Engineering Trust in AI: Siddhant Raman’s Global Approach to Transparent Technology

Engineering Trust in AI: Siddhant Raman’s Global Approach to Transparent Technology

Photo Courtesy of: Siddhant Raman

During a recent visit to Oracle’s campus in the San Francisco Bay Area, California, software engineer Siddhant Raman outlined how a new AI model could improve fraud detection while maintaining transparency. He focused primarily on designing systems that regulators and the public could understand while considering technical metrics. It was a snapshot of the tech sector’s direction: toward robust and explainable systems.

Raman, who studied computer science at the University of South Florida and now works on large language model systems at Oracle, joins a growing group of engineers whose technical training and understanding of automation’s broader impact shape their work. His academic background includes a 3.85 GPA and a minor in mathematics, and his professional experience spans roles starting from Informatica and currently at Oracle, where he has helped deploy enterprise-scale AI systems. In addition to his engineering work, Raman has served as a judge at AI hackathons hosted by UC Berkeley, UC Santa Cruz, UCLA, and UC Davis, where he evaluates projects at the intersection of innovation and ethics.

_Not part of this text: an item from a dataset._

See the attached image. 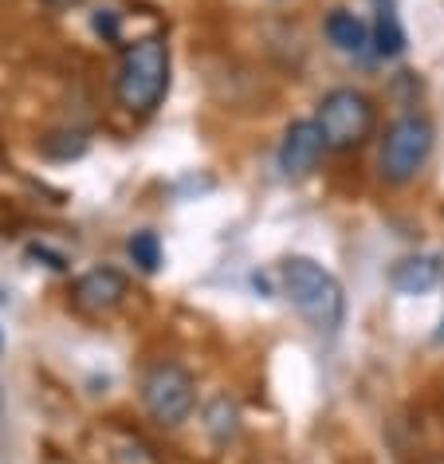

Building Transparent Systems from the Ground Up

Global AI investment reached $93.5 billion in 2021, according to the Stanford AI Index Report, and the market is projected to grow to $294.8 billion by 2026, more than tripling its 2021 value, according to BCC Research. However, as adoption accelerates, so do concerns about bias, opacity, and lack of oversight. Governments in Europe, Asia, and North America are developing frameworks to hold AI developers accountable for their systems’ decisions.

Researchers have cited Siddhant Raman’s work over 100 times, per his Google Scholar profile. He argues that ethical design must be fundamental from the beginning. His frameworks embed interpretability, fairness, and bias mitigation directly into the model architecture instead of treating explainability as an add-on. These principles are especially relevant in healthcare and finance, where opaque systems can lead to real-world harm and regulatory violations.

Understanding Culture as Well as Code

His experiences in India and the United States shape Raman’s perspective. His cross-cultural background informs his understanding of how AI must adapt to local regulations, languages, and social norms. At Informatica, and now at Oracle, his work has focused on designing systems that process unstructured data across multiple languages and cultural contexts, an increasingly essential capability for global companies.

The models he has helped build go beyond translation. Engineers train them to interpret linguistic nuances and contextual signals that affect meaning. These features are particularly valuable when developing systems operating in sectors where communication subtleties, such as legal compliance or public health, matter.

Ethics, Scale, and Efficiency in One Framework

Raman’s recent work additionally addresses practical deployment challenges. His contributions to multi-cloud deployment tools aim to help organizations scale AI systems while staying within budget and maintaining compliance. Responsible AI, in his view, must be technically feasible as well as philosophically sound.

While he maintains confidentiality about the companies applying his methodologies, the citation record for his trade publications indicates broad international interest. Researchers in Europe, Asia, and Latin America have referenced his work on fraud detection and bias mitigation. His focus on explainability has attracted attention from developers creating systems for regulated industries and consumer-facing technologies.

Where the Industry Is Heading

Raman’s career points to a larger shift within AI development, a move away from performance-driven metrics alone and toward systems that meet legal standards, gain public trust, and reduce social harm. According to Deloitte’s 2024 study, 89% of C-level leaders say ethical AI governance drives innovation, and 77% report stronger workforce readiness, linking transparency to long-term performance. His work aligns with this trajectory. By emphasizing interpretability and fairness alongside efficiency, Raman represents a type of technologist whom companies increasingly demand and who can simultaneously build systems that meet technical and ethical expectations.

A Measured Vision for the Future

AI systems now extend beyond technical infrastructure. They shape decisions in employment, credit access, education, and healthcare. Engineers must now design them responsibly. Raman’s work stands out for demonstrating how existing tools can be deployed more thoughtfully across cultural and institutional boundaries rather than reinventing algorithms.

His contributions focus on the practical choices engineers and organizations must make today instead of speculating about AI’s future potential. He addresses clear questions. Can we explain how decisions are made? Can we reduce harm? Can we ensure systems work for everyone?

He argues that better design provides the answers. Achieving this requires more than technical skill; it calls for discipline, restraint, and a clear understanding of whom technology is meant to serve.”Good AI does not just work – it earns trust,” Raman says. “I want to help build systems that make sense to people, not just machines.”